Whether by car, plane, helicopter or camel, arriving at the newly opened Six Senses Shaharut is akin to entering another dimension. Located in an undisturbed, mountainous part of Arava Valley in Israel’s enchanting Negev Desert, the property pays homage to its restorative location with architectural ingenuity, unwavering sustainability measures, locavore cuisine and transformative wellness experiences.
The latest addition to the Six Senses brand, Shaharut opened in August 2021 after a meticulous 12-year planning and construction process that adheres to a high level of sustainability and pays homage to the Negev Desert and its current incarnation after millennia of floods, erosions and tectonic shifts of biblical proportions. The same lands deemed imperative by the Nabateans whilst mapping the ancient civilization’s spice route today camouflage the Six Senses Shaharut, manifesting a serene property where buildings do not obstruct views, rather blend seamlessly into the natural landscape.
What is most striking about the hotel is the painstaking attention to detail. Plesner Architects were in charge of construction and landscape, with all materials of the property—including glass-reinforced concrete, Tadelakt (a waterproof plaster surface used in Moroccan architecture) and stones from the surrounding valleys—having been manicured or produced on site, thus minimizing environmental impact and creating an authentic dialogue with the arid landscape set among the Edom Mountains. The use of stone, wood, copper and fabric reflects the natural surroundings of weathered rock, vibrant sunsets and minimal vegetation.
Atmospherically, a moment in the desert can feel like a year, and one night can feel like a lifetime. That feeling is reflected during meditation workshops with the hypnotizing breathing rhythms of Dr Sujeet. From inhale to exhale, worries slowly dissipate and new energy begins flowing. Also available are body treatments, massages, facials, yoga and pranayama sessions, and sound baths. Each visit to the Shaharut Spa begins along a sheltered walkway lined with green shrubs and fairytale lanterns and leads to a lush, outdoor courtyard pergola, which in itself, is a sensory experience.
Like at Six Senses properties worldwide, the team at Shaharut goes to great lengths to conserve energy, create sustainable water systems and inspire guests to think more mindfully about the environment and human impact. The property’s villas are built from local sandstone rocks and pigments similar to that of ancient Nabatean farmers, while electric Hummer buggies transport guests across the property to minimize air pollution and maintain the desert’s serene atmosphere. Travelers with a penchant for hyperlocal sustainability will be delighted by Six Senses Shaharut’s organic garden, where the very fruits, vegetables and herbs eaten across the hotel’s dining outlets are grown.

- Dataset entries -
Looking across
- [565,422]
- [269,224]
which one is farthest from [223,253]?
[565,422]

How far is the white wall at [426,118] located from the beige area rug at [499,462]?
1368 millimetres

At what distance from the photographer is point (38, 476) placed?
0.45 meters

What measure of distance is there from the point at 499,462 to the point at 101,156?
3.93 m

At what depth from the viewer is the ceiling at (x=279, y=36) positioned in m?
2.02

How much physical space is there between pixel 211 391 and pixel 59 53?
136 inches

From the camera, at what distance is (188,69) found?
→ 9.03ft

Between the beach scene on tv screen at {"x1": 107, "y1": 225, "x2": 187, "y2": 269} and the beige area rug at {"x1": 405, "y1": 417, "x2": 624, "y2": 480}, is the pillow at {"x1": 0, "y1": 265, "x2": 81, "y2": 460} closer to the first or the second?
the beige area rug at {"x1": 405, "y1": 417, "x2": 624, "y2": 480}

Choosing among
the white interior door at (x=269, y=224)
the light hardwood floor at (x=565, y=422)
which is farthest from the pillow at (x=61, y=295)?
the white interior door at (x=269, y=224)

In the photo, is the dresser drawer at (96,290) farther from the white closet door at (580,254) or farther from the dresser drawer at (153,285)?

- Action item -
Please continue the text about the Six Senses Shaharut hotel, picking up right after its final sentence. The rows play no part here.

- Result of this task -
The property partnered with artists, ceramicists and carpenters from nearby desert villages to dress the 60 suites and villas, lounge areas and various nooks with a holistic aesthetic representative of the Negev Desert and its copper, brown, red and orange color schemes. Decorative plates evocative of Nabataean-era pottery by artist Rachel Elimelech Urbach, custom looms and tapestries by textile artist Erez Nawi, bed-runners reminiscent of the forms and textures of the nearby sand dunes, and brass-bottled bath amenities are all in harmony with the bronze and earthy tones reflected by the Edom mountains.
The hotel caters to the palates and diets of the most discerning travelers, with myriad eateries, each with their own unique cornucopia of treats. Executive chef Amir Kalfon helms the property’s anchor restaurant, Midian, where an evolving, seasonal degustation dinner menu brings forth the best of the region. Guests—seated in a spacious outdoor dining area with panoramic views of the desert and its serene landscapes—can dine on perfectly braised lamb chops with a singular dehydrated leaf of kale covering a bounty of Jerusalem artichoke risotto, paired with a crisp white wine from the nearby Midbar desert winery. Providing a more relaxed culinary experience is the music-laden Jamillah, where dishes and cocktails are elevated with in-house DJs playing an eclectic selection of vinyl curated by Tel Aviv’s Teder bar and radio station. The outdoor restaurant Edom View provides mezze-style dishes, while the Pool Bar has light snacks (including homemade ice cream) and drinks, and of course there are in-room dining options too.
With Six Senses Shaharut offering an unparalleled experience of desert hospitality representative of landscape and cultures past and present, it’s tempting to stay within the grounds, but the hotel can arrange a plethora of off-property adventures. Guests can take part in expert-guided jeep tours, astrologer-led stargazing sessions, camel rides and more. It’s almost essential to visit Makhtesh Ramon (the world’s largest erosion cirque) and architect Ben Gitai’s Landroom Observatory—an ecological architectural structure for star- and desert-gazing that’s made entirely from local sandstone—is the perfect locale for watching the sunset. With so much magic and history imbued in the Negev Desert, it’s no surprise that a visit to Six Senses Shaharut is transcending.